A 6×7 Pentax shot, with sepia added in Photoshop after scanning the 120 negative. Still being used by Craig Potton, pre-eminent NZ landscapist, the 6×7 is a scaled-up version of the popular 35mm Pentax of yore. A whopper to handle, it is at least simple to use, although reloading is fiddly. However the 6×7 advantage in offset reproduction is clear when comparing, say, calendar images against those from 35mm originals. As a young photographer I admired the picture quality in glossy magazines without realising so much of it came from medium and large format cameras, using tripods and lights.

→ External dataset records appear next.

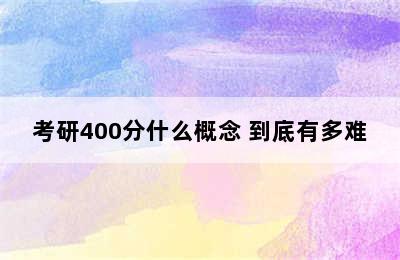 考研400分什么概念 到底有多难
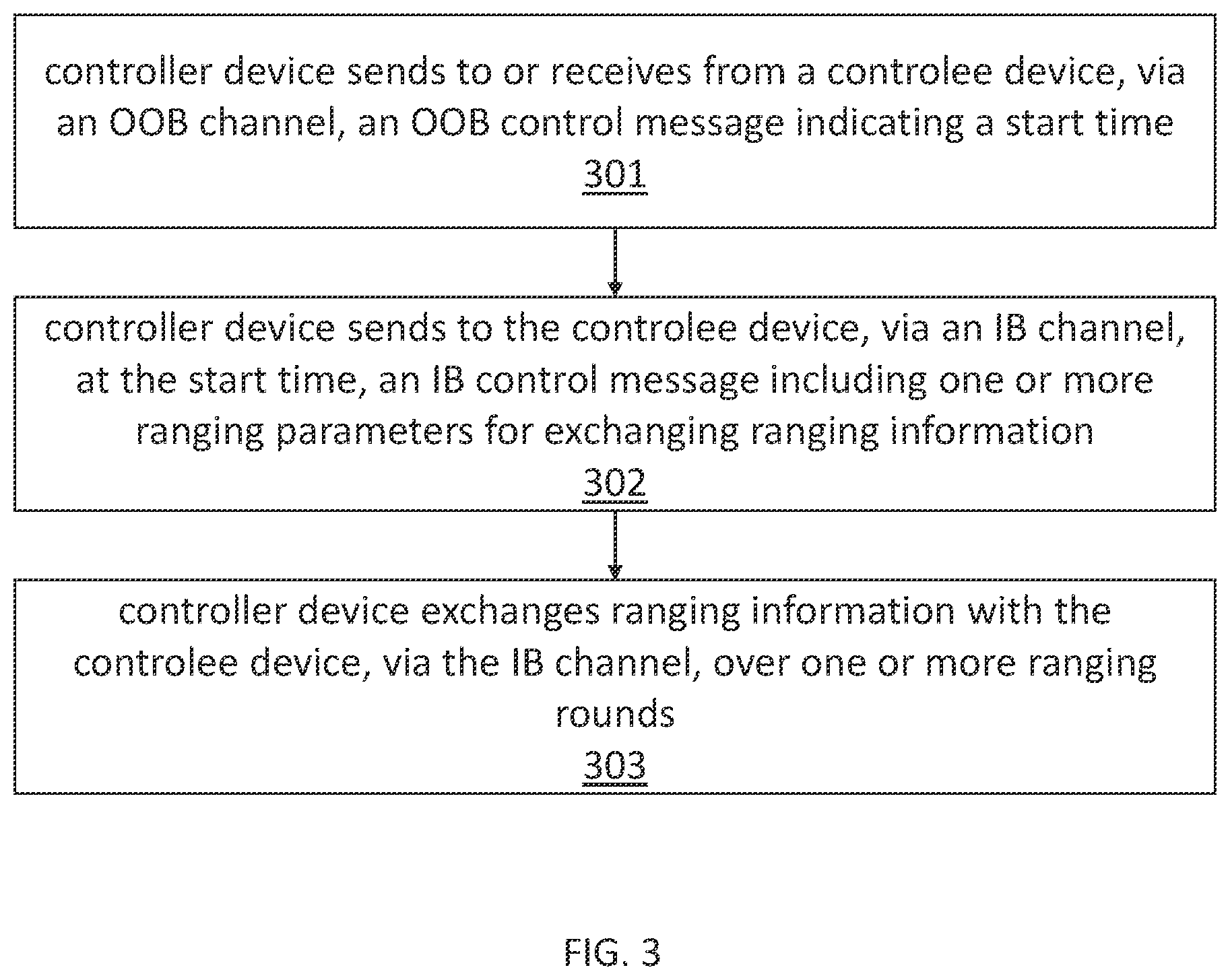 controller device sends to or receives from a controlee device, via an OOB channel, an OOB control message indicating a start time
301

controller device sends to the controlee device, via an IB channel, at the start time, an IB control message including one or more ranging parameters for exchanging ranging information
302

controller device exchanges ranging information with the controlee device, via the IB channel, over one or more ranging rounds
303

FIG. 3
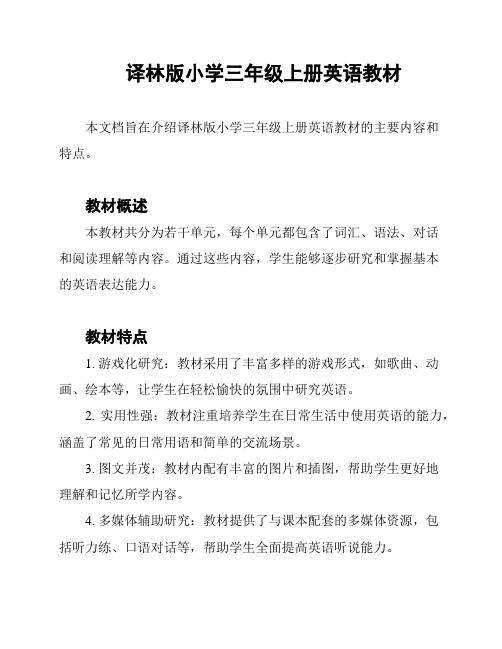 译林版小学三年级上册英语教材

本文档旨在介绍译林版小学三年级上册英语教材的主要内容和特点。

教材概述

本教材共分为若干单元，每个单元都包含了词汇、语法、对话和阅读理解等内容。通过这些内容，学生能够逐步研究和掌握基本的英语表达能力。

教材特点

1. 游戏化研究：教材采用了丰富多样的游戏形式，如歌曲、动画、绘本等，让学生在轻松愉快的氛围中研究英语。

2. 实用性强：教材注重培养学生在日常生活中使用英语的能力，涵盖了常见的日常用语和简单的交流场景。

3. 图文并茂：教材内配有丰富的图片和插图，帮助学生更好地理解和记忆所学内容。

4. 多媒体辅助研究：教材提供了与课本配套的多媒体资源，包括听力练、口语对话等，帮助学生全面提高英语听说能力。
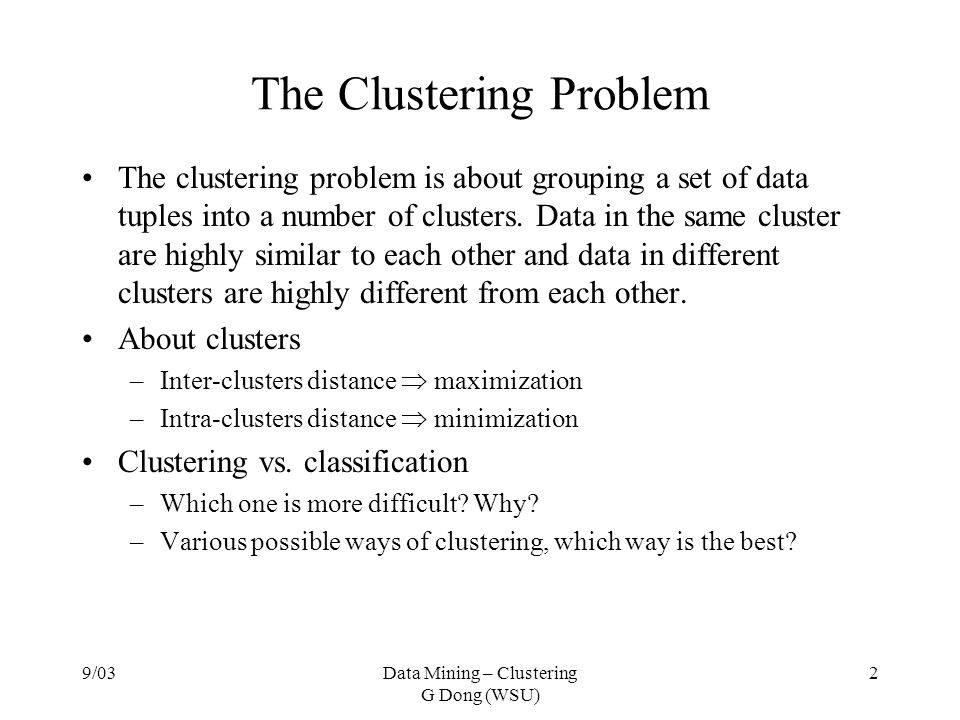 The Clustering Problem

• The clustering problem is about grouping a set of data tuples into a number of clusters. Data in the same cluster are highly similar to each other and data in different clusters are highly different from each other.

• About clusters

– Inter-clusters distance $\Rightarrow$ maximization

– Intra-clusters distance $\Rightarrow$ minimization

• Clustering vs. classification

– Which one is more difficult? Why?

– Various possible ways of clustering, which way is the best?

9/03

Data Mining – Clustering
G Dong (WSU)

2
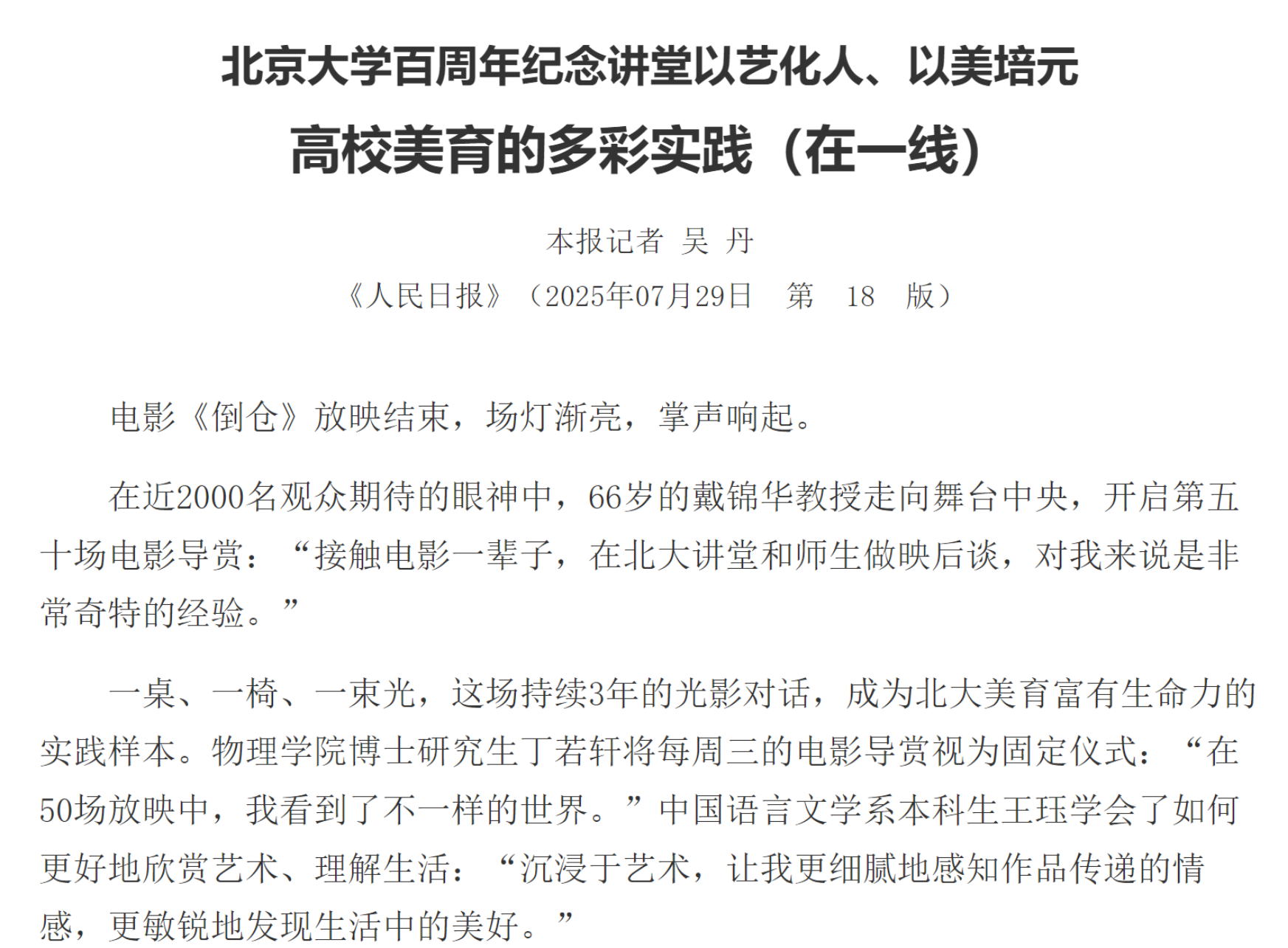 北京大学百周年纪念讲堂以艺化人、以美培元

高校美育的多彩实践（在一线）

本报记者 吴 丹

《人民日报》（2025年07月29日 第 18 版）

电影《倒仓》放映结束，场灯渐亮，掌声响起。

在近2000名观众期待的眼神中，66岁的戴锦华教授走向舞台中央，开启第五十场电影导赏：“接触电影一辈子，在北大讲堂和师生做映后谈，对我来说是非常奇特的经验。”

一桌、一椅、一束光，这场持续3年的光影对话，成为北大美育富有生命力的实践样本。物理学院博士研究生丁若轩将每周三的电影导赏视为固定仪式：“在50场放映中，我看到了不一样的世界。”中国语言文学系本科生王珏学会了如何更好地欣赏艺术、理解生活：“沉浸于艺术，让我更细腻地感知作品传递的情感，更敏锐地发现生活中的美好。”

The 6×7 is a trial to take moonlighting, not only because it’s heavy. Increased format size is matched by decreased focal depth, so that it is harder to cover your subject well, and the 120 format is less forgiving of sloppy focus. To compensate for dim and difficult focusing, I select a smaller aperture (to extend depth of field) and lengthen exposure to 10, 20 or 40 minutes. My usual alternative to simply sitting around, waiting, is to take a second tripod and camera outfit, and work both at once – but I wouldn’t recommend this for a windy beach at night, because the sand risk means there’s just no work-space. I took the above photo in a bitter wind, with all my gear on my back.
The standard lens was set close to infinity, exposure unrecorded. Taken at the foot of Paritutu, the foreground is a blur of surf at mid-tide. For a high moon like this, earlier in the evening, go out 3 or 4 nights before it’s full. Not every “Seascape by moonlight” is genuine but yours can be authentic even at first quarter (the half-moon), if silhouette and reflection are your aim. If you use film, be sure to vary exposure and note your settings – as well as the age of the moon – until you are familiar with results.